--- Document text Enclosed Below ---

For such a cash-hungry industry, initial public offerings act as lifelines. Shares bought by big banks and institutional investors like mutual funds provide the money needed to keep research afloat and get new therapies to patients.

Over the last several years, though, a major downturn in the biotech stock market has made going public much harder for drug startups.

The worst of this storm may be over, as the 24 biotech IPOs conducted last year are a tick up from 2022 and 2023. Even so, the road to the public markets remains exceptionally fraught and energy-consuming. “It’s not for the faint of heart,” said Jeffrey Finer, CEO of Septerna, a San Francisco area drugmaker that in October raised $288 million from an IPO.

Finer, along with the CEOs of two other drugmakers that went public last year, shared their experiences and offered advice earlier this week, during a panel hosted by the Biotechnology Innovation Organization, an industry trade group. They cautioned how the transition from private to public can be rocky, especially if a company didn’t lay the groundwork for its IPO many months — if not years — ahead of time.

There’s also no guarantee the markets will continue to reward a company after its debut. Of the biotechs that went public last year, all but two currently trade below their offering share price.

--- End of Enclosed Document text ---

→ **Complete the following**:
• 1. Update the biotech IPO text starting at "There’s also no" and ending at "offering share price.", replacing "debut" with "IPO".
• 2. Decide whether each statement agrees with the biotech IPO text, answering yes or no and quoting the deciding words: (a) Last year saw 24 biotech IPOs. (b) Septerna is a drugmaker based in the Boston area. (c) Most biotechs that went public last year now trade above their offering share price.

--- Collected material Enclosed Below ---

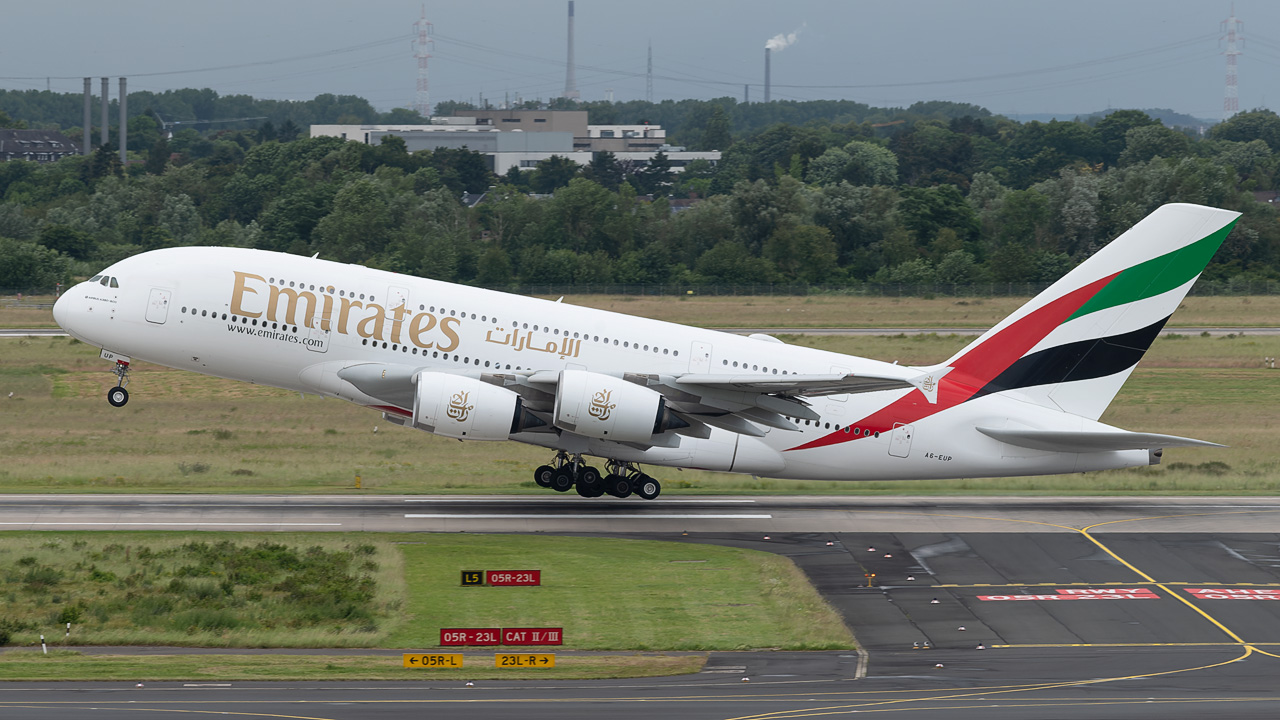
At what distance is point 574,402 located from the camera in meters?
36.1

--- End of Enclosed Collected material ---

→ **Outputs in order**:
• 1.
There’s also no guarantee the markets will continue to reward a company after its IPO. Of the biotechs that went public last year, all but two currently trade below their offering share price.

• 2.
(a) Yes: "the 24 biotech IPOs conducted last year"
(b) No: "a San Francisco area drugmaker"
(c) No: "all but two currently trade below their offering share price"